Quadro legislativo europeu para os media coloca desafios aos reguladores
Também presente na conferência, a presidente da Anacom, Sandra Maximiano, considerou que a implementação do quadro legislativo europeu referente aos media e ao digital “coloca desafios significativos” aos reguladores, pela integração das matérias nos diferentes domínios setoriais.
“As matérias que antes se encontravam em domínios setoriais distintos, telecomunicações, conteúdos audiovisuais, publicidade, passam agora a interagir num contexto regulatório interdependente, que requer diálogo permanente entre os reguladores, governos e operadores”, referiu a presidente da Autoridade Nacional de Comunicações (Anacom).
Sandra Maximiano, afirmou ainda que Portugal enfrenta três “grandes desafios” à implementação do quadro legislativo.

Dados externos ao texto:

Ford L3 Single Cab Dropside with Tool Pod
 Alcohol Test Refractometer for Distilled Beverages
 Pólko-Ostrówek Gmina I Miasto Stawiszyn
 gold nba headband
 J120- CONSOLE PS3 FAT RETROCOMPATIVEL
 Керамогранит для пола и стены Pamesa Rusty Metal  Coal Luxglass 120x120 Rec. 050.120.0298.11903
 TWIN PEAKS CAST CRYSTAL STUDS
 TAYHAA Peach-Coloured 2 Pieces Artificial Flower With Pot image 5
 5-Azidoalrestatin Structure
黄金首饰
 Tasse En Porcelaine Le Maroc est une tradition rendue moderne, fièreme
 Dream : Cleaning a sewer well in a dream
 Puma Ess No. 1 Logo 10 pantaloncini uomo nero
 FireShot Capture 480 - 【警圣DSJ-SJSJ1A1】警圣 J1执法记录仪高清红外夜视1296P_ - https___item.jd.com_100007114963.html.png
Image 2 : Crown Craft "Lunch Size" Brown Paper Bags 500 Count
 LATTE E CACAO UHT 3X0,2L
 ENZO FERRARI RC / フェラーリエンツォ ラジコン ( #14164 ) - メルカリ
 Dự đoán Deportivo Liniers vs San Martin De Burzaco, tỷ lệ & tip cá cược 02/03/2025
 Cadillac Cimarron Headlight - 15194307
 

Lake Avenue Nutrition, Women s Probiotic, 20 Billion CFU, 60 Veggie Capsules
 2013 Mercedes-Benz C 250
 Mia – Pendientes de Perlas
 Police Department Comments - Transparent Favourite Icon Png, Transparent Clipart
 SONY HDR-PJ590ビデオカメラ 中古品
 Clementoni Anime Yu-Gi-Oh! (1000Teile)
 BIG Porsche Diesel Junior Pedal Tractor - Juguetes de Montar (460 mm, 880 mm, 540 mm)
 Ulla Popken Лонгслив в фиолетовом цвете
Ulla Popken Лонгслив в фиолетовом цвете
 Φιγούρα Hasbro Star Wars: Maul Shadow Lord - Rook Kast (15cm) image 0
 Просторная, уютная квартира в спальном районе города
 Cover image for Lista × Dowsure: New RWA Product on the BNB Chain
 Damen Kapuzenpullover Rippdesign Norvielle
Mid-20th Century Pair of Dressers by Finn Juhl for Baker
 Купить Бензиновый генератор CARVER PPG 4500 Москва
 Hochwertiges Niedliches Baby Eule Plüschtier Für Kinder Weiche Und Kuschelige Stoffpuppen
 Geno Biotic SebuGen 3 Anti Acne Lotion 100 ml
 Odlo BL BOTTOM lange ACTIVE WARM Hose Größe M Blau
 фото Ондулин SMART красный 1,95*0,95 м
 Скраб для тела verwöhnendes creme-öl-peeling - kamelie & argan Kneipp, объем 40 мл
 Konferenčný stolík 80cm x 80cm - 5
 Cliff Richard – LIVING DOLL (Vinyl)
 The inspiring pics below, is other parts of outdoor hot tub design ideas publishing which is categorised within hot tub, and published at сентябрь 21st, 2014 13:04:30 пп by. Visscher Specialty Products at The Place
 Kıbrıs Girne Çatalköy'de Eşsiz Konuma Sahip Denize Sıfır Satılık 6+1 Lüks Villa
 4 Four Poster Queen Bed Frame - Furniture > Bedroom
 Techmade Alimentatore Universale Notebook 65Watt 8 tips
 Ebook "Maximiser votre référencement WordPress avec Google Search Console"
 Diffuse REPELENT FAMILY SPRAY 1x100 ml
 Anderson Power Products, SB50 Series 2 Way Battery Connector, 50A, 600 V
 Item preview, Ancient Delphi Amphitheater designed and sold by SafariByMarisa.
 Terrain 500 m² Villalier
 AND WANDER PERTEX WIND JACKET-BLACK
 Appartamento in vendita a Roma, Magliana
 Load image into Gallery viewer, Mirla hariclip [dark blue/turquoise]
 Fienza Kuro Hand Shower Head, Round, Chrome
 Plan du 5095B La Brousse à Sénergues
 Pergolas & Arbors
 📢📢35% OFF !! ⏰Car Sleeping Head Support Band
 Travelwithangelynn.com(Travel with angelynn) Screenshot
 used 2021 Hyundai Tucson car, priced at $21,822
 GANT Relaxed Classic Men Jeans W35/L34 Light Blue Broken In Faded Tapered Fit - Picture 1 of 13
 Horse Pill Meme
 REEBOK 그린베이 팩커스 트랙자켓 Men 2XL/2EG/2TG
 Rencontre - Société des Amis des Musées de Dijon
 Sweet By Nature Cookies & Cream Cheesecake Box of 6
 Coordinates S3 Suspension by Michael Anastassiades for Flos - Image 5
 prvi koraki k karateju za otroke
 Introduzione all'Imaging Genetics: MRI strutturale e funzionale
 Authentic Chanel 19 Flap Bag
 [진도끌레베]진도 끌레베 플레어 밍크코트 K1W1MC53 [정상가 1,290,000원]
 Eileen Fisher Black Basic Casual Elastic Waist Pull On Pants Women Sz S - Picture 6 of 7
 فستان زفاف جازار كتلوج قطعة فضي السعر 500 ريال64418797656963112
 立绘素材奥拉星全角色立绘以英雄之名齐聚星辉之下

O primeiro desafio é o da “coerência regulatória”, sendo que a Anacom acredita que “uma articulação sólida entre reguladores”, designadamente com a Entidade Reguladora para a Comunicação Social (ERC), Comissão Nacional de Proteção de Dados (CNPD) e com a Autoridade da Concorrência (AdC), “é essencial para promover a segurança jurídica e a confiança junto dos cidadãos e das empresas”.
O segundo desafio, de acordo com a presidente do regulador, é o da “capacidade institucional e técnica”, considerando que a “inovação tecnológica nas áreas da inteligência artificial (IA), da segurança das redes, de gestão de dados, da integridade das plataformas digitais, exige competências especializadas e investimento contínuo em conhecimento”. Sandra Maximiano defende que a “regulação moderna deve ser baseada em evidências” e “sustentada por dados”, estando orientada para os resultados.
O terceiro desafio é o da “proximidade com os cidadãos”. “A confiança do público é o maior ativo de qualquer entidade reguladora”, afirmou a presidente.
A dirigente da Anacom considerou que o quadro legislativo europeu, através de “instrumentos como o Código Europeu das Comunicações Eletrónicas e em breve o Digital Networks Act (DNA), o Digital Service Act (DSA), o Digital Markets Act (DMA), o European Medium Freedom Act (EMFA) e o AI Act” constituem um conjunto normativo de grande alcance, que “redefine as responsabilidades das autoridades nacionais”.